MC: Under former mayor Dave Bing there was a plan to get police officers to live in the city. Is that something you would consider?

MD: I’m working really hard on an incentive for city employees. I think I’m close to a deal with a bank on a significant incentive. That’s the kind of thing that we are doing now. Now that we’ve gotten away from nine different agencies dealing with blight to a single Land Bank, now we could lay all those strategies into this. At what point do we start selling properties around churches to a church? At what point do we provide incentives for Detroit employees to buy them? Those are all things you are going to see in the coming months when we figure out what the strategy is going to be. First I’ve got to prove that there is a market for these houses.

MC: In your State of the City address you rolled out district managers. What specifically is their role?

MD: District managers have one job, that is to fight blight. They are not neighborhood city halls. Their job is to fight blight and that’s what they will be measured on. When it comes to issues like Marygrove, their job is to generate as many buyers as possible out of the local neighborhoods. Because there have been a lot of houses in this city that have been bought by people who are renting them, and Detroit is moving faster from a traditional homeowner community to a rental community. We want to reverse that. So one of their charges is to partner with local neighborhood groups to generate buyers. They are also working on Motor City makeover. Anytime a group wants to clean up they are figuring out how to get the dumpsters, the garbage bags. They essentially become the troubleshooters for all blight issues.

MC: You gave yourself a deadline in your State of the City speech to get things done. Are you still sticking to that deadline?

MD: I said in six months, I think that our team (worked hard in the winter), the streetlights are being installed at the rate of 600 a week with these LED lights, I think the public is seeing that a step at a time we are making city government work. I think there is a sense that the property values in this city are going to improve and that you don’t want to sell too soon because the person who buys it will get the benefit of that.

MC: What do you foresee in a post-bankruptcy Detroit?

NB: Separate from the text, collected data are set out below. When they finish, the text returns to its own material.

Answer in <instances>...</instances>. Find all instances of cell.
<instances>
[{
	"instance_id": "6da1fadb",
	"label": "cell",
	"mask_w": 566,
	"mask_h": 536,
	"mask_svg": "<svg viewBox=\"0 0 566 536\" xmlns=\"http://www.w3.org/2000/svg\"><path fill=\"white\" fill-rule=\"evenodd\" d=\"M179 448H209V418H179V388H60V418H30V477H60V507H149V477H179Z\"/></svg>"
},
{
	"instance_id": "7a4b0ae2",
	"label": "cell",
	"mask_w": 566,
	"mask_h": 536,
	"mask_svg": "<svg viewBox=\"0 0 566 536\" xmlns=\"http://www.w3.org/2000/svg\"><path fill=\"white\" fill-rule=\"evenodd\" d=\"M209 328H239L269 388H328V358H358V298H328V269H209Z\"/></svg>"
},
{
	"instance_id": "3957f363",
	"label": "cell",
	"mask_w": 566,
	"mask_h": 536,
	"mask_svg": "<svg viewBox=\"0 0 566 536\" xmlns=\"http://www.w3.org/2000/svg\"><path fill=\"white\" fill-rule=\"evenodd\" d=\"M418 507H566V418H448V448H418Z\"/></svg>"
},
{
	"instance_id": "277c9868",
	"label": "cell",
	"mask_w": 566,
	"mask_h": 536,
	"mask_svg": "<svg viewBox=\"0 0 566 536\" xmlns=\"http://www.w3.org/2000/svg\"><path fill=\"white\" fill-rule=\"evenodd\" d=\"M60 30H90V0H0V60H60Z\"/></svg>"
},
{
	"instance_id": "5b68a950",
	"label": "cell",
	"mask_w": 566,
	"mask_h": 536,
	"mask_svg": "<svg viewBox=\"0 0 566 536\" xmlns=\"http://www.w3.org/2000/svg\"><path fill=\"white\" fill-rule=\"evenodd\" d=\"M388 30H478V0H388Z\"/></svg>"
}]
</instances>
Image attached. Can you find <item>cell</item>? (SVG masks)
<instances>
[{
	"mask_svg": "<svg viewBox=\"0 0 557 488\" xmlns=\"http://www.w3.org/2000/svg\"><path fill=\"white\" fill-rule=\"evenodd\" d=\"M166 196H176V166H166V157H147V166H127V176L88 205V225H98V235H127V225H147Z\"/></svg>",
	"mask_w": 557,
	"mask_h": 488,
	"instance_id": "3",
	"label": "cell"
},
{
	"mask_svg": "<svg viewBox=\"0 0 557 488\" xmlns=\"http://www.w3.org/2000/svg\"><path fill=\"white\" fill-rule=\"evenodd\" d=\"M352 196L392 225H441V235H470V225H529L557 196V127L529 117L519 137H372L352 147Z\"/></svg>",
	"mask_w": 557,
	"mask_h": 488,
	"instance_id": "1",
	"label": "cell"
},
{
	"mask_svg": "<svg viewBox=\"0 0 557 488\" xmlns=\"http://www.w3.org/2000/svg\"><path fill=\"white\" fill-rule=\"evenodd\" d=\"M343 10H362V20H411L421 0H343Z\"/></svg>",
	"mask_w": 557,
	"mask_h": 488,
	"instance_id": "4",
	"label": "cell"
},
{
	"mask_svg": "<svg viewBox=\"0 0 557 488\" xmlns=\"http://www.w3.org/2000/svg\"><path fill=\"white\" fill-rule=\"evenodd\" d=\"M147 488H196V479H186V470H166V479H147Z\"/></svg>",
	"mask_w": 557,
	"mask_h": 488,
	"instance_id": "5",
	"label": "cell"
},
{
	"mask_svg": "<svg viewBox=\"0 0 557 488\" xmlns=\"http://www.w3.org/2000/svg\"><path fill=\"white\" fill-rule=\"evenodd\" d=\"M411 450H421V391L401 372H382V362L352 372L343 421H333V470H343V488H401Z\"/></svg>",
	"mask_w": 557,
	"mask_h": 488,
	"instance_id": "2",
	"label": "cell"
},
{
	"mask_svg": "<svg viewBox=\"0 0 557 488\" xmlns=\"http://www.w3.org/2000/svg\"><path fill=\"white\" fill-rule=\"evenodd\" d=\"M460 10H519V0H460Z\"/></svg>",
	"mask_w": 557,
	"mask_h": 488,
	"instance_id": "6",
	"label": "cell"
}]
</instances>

MD: I’m going to keep doing what I’m doing. It will be a lot easy to do once the emergency manager is gone.

MC: What would significantly change for you?

MD: I will be responsible for a public safety strategy that I think would be more comprehensive than what we have today.

MC: Do you think the Detroit Water and Sewerage Department is under-utlilized?

MD: I think we need to put the full force of city government behind the water department.

MC: What are options in post-bankruptcy in light of Gov. Rick Snyder indicating he’ll use a New York model to put in place a board over the city?

MD: It’s all in the details. In 1987 when we passed the bailout package for Wayne County there was an oversight board. Had we run deficit they had the right to step in. That was fair. We never ran deficits. If that’s the kind of structure, I’m very comfortable with that. Those are the conversations we are having now.

MC: Whose idea was it for you and the council president Brenda Jones to issue joint press releases?

MD: I would say 60 percent is the council president and 40 percent mine. But you have a different dynamic. You have seven council members, most with less prominent names who were elected knocking doors. We are keenly aware that we have to deal with the abandoned buildings, streetlights so we have a strong alignment, and then you’ve got an extraordinary president in Brenda Jones.